Когда Ницше плакал - страница 30
Брейер засомневался. Помня о выдвинутом Лу Саломе требовании секретности, в мгновение ока он соорудил для Фридриха Ницше имя по тому же принципу, по которому Берта Паппенгейм стала Анной О. «Нет, ты не знаешь его. Его зовут Мюллер, Удо Мюллер».
Глава 4
Две недели спустя Брейер сидел в кабинете в белом халате врача-консультанта и читал письмо от Лу Саломе:
23 ноября 1882 года
Мой дорогой доктор Брейер,
Наш план работает. Профессор Овербек полностью согласен с нами в том, что ситуация уже действительно приняла опасный оборот. Он никогда не видел Ницше в таком плохом состоянии. Он постарается употребить все свое влияние, чтобы убедить его записаться к вам на прием. Ни Ницше, ни я никогда не забудем, как добры вы были с нами, когда мы переживали столь тяжелые времена.
ЛУ САЛОМЕ
«Наш план, наше мнение, наши проблемы. Наши, наши, наши». Брейер положил письмо на стол – прочитав его раз десять с тех пор, как получил его около недели назад, – и взял зеркало, чтобы посмотреть, как он говорит это «наш». Он увидел, как тоненькая розовая рана губы обводит маленькое черное отверстие в каштане щетины. Он расширил отверстие, наблюдая за тем, как эластичные губы обтягивают желтеющие зубы, выступающие из его десен подобно наполовину ушедшим в землю могильным камням. Волосы и дыра, клыки и зубы: еж, морж, обезьяна, Йозеф Брейер.
Он ненавидел свою бороду. На улицах теперь все чаще появлялись чисто выбритые мужчины; когда же и он найдет в себе мужество сбрить все эти волосы. Еще он ненавидел коварные проблески седины, вероломно обосновавшиеся в его усах, на левой части подбородка и в бакенбардах. Седая поросль была предвестником безжалостного неприятельского вторжения. И нет той силы, что могла бы остановить марш часов, дней, лет.
Брейер ненавидел все, что отражалось в зеркале, – не только седину, зубы как у животного и волосы, но и крючковатый нос, пытающийся дотянуться до подбородка, непропорционально большие уши и мощный гладкий лоб – он уже начал лысеть, и этот безжалостный процесс уже начал пробираться к затылку, выставляя на всеобщее обозрение весь позор его голого черепа.

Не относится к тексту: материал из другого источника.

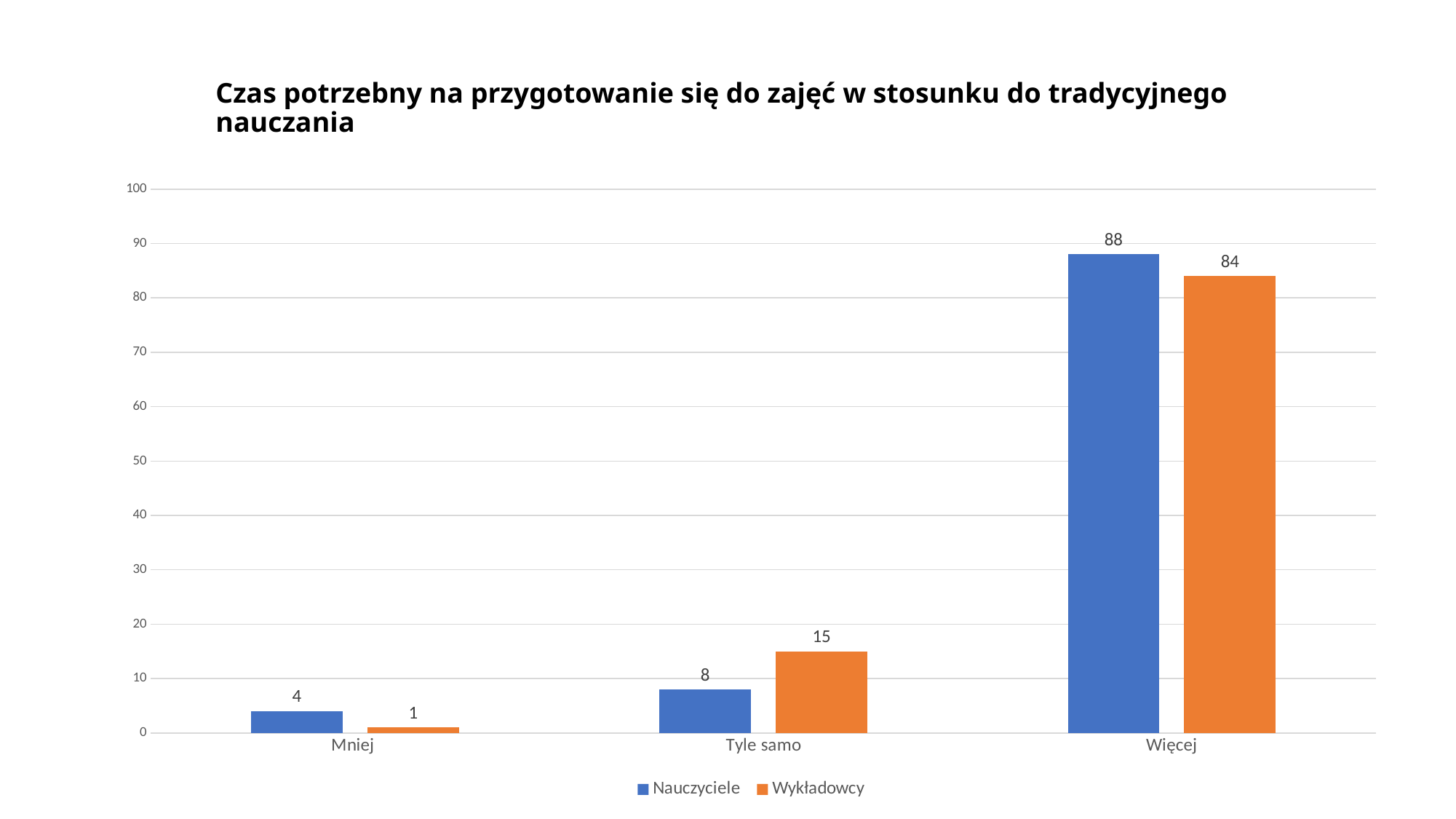
Which category has the highest value for Nauczyciele? Więcej What kind of chart is shown on the slide? Bar chart How many categories are shown on the x axis? 3 What is the value for Nauczyciele in the Więcej category? 88 Which category has the lowest value for Wykładowcy? Mniej What is the difference between Wykładowcy and Nauczyciele in the Tyle samo category? 7 How many series does the legend list? 2 Which colour represents the Wykładowcy series? Orange What is the value for Wykładowcy in the Mniej category? 1 What is the value for Wykładowcy in the Tyle samo category? 15 In the Tyle samo category, which series has the larger value, Nauczyciele or Wykładowcy? Wykładowcy What is the difference between Nauczyciele and Wykładowcy in the Więcej category? 4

А глаза! Брейер смягчился и всмотрелся в свои глаза: в них он всегда мог найти юность. Он подмигнул. Он часто подмигивал и кивал себе – себе настоящему, шестнадцатилетнему Йозефу, обитающему в этих глазах. Но сегодня от молодого Йозефа ответного приветствия не последовало. Вместо него на Йозефа смотрели глаза отца – покрасневшие, окруженные морщинами глаза старого уставшего человека. Брейер завороженно наблюдал, как рот его отца образовывал дыру, говоря: «Наш, наш, наш». Все чаще и чаще Брейер думал об отце. Леопольд Брейер умер десять лет назад. Тогда ему было восемьдесят два года, на сорок два года больше, чем Брейеру сейчас.
Он опустил зеркало. Осталось сорок два года! Как можно вынести еще сорок два года? Сорок два года ожидания, в процессе которого эти годы проходят. Сорок два года всматриваться в собственные стареющие глаза. Неужели нет спасения из заточения времени? Ах, если бы он мог начать все сначала! Но каким образом? Где? С кем? Не с Лу Саломе. Она была свободна, она могла выпорхнуть из его клетки, когда ей хотелось, или впорхнуть обратно. Но ничего «нашего» с ней быть не могло: никогда не будет у них «нашей» жизни, «нашей» новой жизни.
Он знал и то, что «наше» с Бертой уже не вернется. Когда ему удавалось отбросить старые, постоянно возвращающиеся воспоминания о Берте – миндальный аромат ее кожи, платье, обрисовывающее холмики ее пышной груди, жар ее тела, который обдавал его, когда она, входя в транс, прислонялась к нему, – когда ему удавалось сделать шаг назад и посмотреть на себя в перспективе, он мог понять, что Берта всегда была лишь фантазией.